The answer to my question – about the right degree of consistency – is that I’m not sure. I would welcome research that tells us whether it is consistency or a certain flexibility that is most appealing to others. As far as I know, nothing much has been studied on the subject.
We don’t need to be perfect – nor should we pretend to be
For now, I’m trusting that decent and thinking people will be turned off not by Monbiot’s inconsistency but by Morgan’s calling him out for it. The ones that are calling Monbiot hypocritical are probably not ready to take any steps anyway.
I’m hoping that this episode won’t reaffirm vegans in their belief that they have to be perfect. I hope they won’t strive for consistency über alles, and won’t spend a disproportionate amount of attention on the tiny details, while losing the bigger picture. I’m hoping it won’t lead some of them to tell others that they cannot call themselves vegan if they still do eat or wear this or that, with the risk of alienating these people from veganism or the movement.
Maybe part of the solution lies in us not emphasizing our own consistency or perfection, and presenting veganism as an aspiration rather than something we are always achieving. If we don’t pretend it’s a black and white thing, maybe people will be less tempted to call vegans out when they spot an inconsistency. What if we said we’re 99% vegan?
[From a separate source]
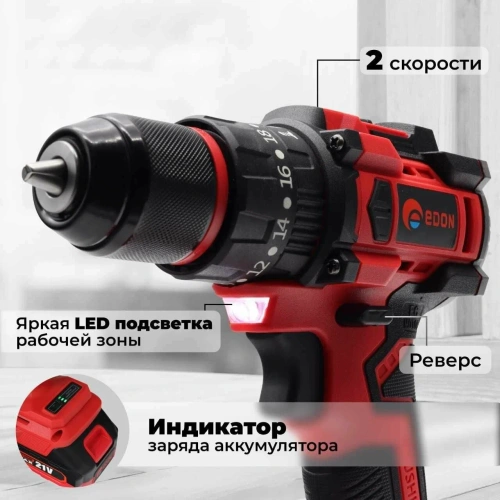 Дрель-шуруповерт EDON UAD-21PBL 2АКБ*2Ач+ЗУ, ударная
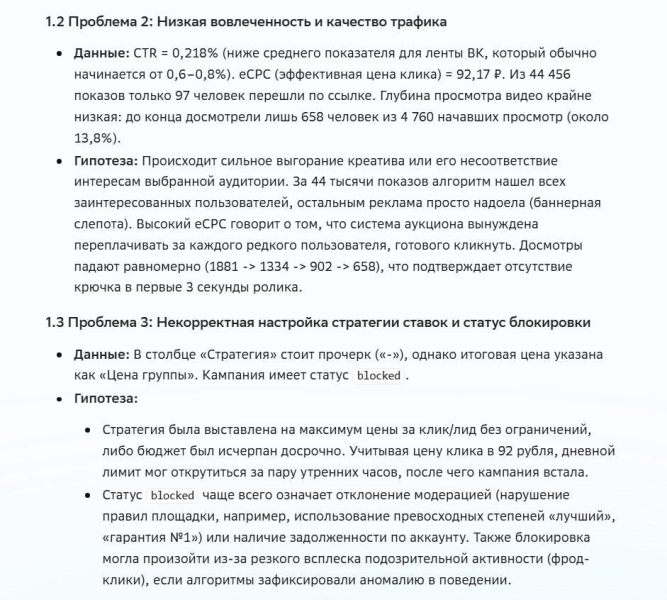 Битва нейросетей: кто найдет все проблемы в таргетированной рекламе VK Ads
Vegans are not perfect, and not perfectly consistent. And the fear of appearing inconsistent shouldn’t stop us from focusing on what’s really important, and that is reducing animal suffering, and communicating in a way that helps other people warm up to that idea. If a doofus like Pierce Morgan wants to attack, he will. People like him should not determine what our ideal course of action is.
Monbiot, in the meantime, is a great person to have in the vegan camp. No amount of leather on his body will efface the impact of his articulate writing on, indeed, one of the most important issues of our time.